На следующий день во всех газетах журналисты напускали туман уклончивыми формулировками, стараясь преуменьшить значимость того, что произошло. Я сидел в кафе. Листал одну за другой газеты, все же на что-то надеясь. Нет. Ничего. И мне становилось все тоскливее. Что я должен был думать? Французские журналисты прикрылись недостойной маской сочувствия. А я от них ждал всего-навсего честной работы, добросовестного освещения фактов. Мне очень хотелось думать, что они так повели себя не из трусости. Не из опасения прослыть расистами, если без утаек изложат факты, расскажут, что именно произошло на стадионе.
А с чего, собственно, я так нервничаю? Если Франция закрывает глаза и позволяет унижать свое достоинство, почему мне кажется, что и мое достоинство страдает тоже? Попробуем рассуждить логически. Потому что я считаю себя французом? Потому что этот гимн мой? Нет. Я так не считаю. Во всяком случае, теперь я так больше не считал. А если считал, то не с такой убежденностью. Гораздо правдивее был другой ответ: если Франции наплевать на свое достоинство, она способна на худшее. А худшее всегда кончается гонениями на евреев.
Привыкают ли к ужасам? К сожалению, да.
Тот, кто узнал первым, сообщал остальным: «Еще один теракт».
И мы садились перед телевизором, включали радио, дожидаясь подробностей, объяснений, а главное, хотели узнать количество пострадавших. Но цифры перестали на нас действовать, они сообщали об успешности теракта и молчали о человеческой трагедии.
На деле, мы все меньше и меньше доверяли СМИ, мучились оттого, что нас пичкают дезинформацией, искали в сообщениях доказательства пристрастности журналистов и элиты. Мы вели нелегкую борьбу за правду, в то время как обозреватели всеми силами старались или оправдать кошмары, или свести их на нет.
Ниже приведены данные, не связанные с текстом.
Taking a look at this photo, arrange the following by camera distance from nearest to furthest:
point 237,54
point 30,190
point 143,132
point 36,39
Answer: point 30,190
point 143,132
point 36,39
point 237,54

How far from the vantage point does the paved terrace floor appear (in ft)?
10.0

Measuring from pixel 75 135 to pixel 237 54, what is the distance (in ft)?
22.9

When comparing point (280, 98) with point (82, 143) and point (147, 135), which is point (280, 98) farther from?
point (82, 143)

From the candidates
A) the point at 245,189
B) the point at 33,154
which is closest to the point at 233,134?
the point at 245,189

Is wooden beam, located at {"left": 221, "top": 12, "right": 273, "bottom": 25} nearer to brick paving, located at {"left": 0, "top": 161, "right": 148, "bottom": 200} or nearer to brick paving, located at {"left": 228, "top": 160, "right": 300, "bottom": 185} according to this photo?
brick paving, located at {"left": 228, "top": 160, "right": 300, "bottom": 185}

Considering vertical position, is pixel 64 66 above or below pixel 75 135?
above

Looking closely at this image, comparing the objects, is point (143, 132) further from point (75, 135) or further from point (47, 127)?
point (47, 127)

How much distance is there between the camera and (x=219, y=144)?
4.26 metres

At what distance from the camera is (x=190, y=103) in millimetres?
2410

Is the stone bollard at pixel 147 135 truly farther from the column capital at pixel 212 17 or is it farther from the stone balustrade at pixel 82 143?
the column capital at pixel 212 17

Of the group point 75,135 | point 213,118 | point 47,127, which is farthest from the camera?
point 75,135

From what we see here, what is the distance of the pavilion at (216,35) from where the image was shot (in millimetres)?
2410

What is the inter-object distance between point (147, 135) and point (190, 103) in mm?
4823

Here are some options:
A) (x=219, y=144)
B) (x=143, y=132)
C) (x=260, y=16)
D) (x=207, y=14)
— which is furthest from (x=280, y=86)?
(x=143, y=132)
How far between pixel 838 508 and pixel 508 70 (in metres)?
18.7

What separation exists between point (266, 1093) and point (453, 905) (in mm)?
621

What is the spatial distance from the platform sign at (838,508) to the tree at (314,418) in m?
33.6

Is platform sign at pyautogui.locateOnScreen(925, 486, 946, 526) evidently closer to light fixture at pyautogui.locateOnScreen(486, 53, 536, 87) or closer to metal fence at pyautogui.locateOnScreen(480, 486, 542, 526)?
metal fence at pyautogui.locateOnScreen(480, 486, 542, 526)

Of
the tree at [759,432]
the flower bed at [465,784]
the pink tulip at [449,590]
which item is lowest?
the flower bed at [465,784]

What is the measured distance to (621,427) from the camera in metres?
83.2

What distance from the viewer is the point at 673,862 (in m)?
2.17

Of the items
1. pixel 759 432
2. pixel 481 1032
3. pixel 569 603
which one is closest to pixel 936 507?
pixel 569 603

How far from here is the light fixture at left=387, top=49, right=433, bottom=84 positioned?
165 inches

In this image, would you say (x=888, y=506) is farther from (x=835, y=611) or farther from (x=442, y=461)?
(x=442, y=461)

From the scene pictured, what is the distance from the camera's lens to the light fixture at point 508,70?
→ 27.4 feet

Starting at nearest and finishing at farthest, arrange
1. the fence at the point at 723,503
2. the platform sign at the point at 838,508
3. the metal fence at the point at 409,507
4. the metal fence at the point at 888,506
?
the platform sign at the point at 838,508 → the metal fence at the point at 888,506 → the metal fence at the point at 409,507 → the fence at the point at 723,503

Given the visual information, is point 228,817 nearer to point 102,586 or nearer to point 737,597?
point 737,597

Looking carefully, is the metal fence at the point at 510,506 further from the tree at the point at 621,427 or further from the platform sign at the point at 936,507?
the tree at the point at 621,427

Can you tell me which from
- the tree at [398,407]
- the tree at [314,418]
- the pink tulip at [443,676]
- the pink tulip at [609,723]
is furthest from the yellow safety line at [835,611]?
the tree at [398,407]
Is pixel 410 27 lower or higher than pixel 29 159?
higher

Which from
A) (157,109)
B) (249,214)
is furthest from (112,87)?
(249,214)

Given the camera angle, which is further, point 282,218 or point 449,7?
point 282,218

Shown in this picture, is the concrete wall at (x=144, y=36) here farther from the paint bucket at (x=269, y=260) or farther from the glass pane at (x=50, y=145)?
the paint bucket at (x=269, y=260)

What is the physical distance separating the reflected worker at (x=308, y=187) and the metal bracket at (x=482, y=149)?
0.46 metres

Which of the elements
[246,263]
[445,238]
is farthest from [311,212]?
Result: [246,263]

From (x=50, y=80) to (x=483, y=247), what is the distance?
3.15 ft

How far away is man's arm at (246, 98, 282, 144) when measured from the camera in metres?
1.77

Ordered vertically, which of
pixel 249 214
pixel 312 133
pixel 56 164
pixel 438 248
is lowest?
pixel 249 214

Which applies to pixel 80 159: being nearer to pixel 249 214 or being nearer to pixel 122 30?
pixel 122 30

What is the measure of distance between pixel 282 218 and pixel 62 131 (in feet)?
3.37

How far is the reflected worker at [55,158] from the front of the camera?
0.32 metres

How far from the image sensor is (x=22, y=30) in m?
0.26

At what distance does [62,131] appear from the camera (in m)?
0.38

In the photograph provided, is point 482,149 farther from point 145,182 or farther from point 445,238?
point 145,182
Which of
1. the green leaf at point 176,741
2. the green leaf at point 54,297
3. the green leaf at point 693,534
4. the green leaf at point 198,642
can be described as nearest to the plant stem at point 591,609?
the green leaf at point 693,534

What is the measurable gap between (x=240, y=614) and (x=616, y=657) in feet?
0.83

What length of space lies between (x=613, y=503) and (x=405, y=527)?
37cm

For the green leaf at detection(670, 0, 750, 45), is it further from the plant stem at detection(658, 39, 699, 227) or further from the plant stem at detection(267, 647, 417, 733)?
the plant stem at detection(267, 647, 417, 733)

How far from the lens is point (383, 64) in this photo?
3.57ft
Палестинцев по большей части называли «сопротивляющимися», террористов — «отчаявшимися», израильтян — «военщиной», а жертвы становились в репортажах просто цифрами.
На новостных каналах сообщали, что еще один палестинец покончил с собой, взорвав бомбу и убив десять человек, оказавшихся рядом. Сообщали не о террористе, а о несчастном самоубийце, который просто неудачно выбрал место для того, чтобы свести счеты с жизнью.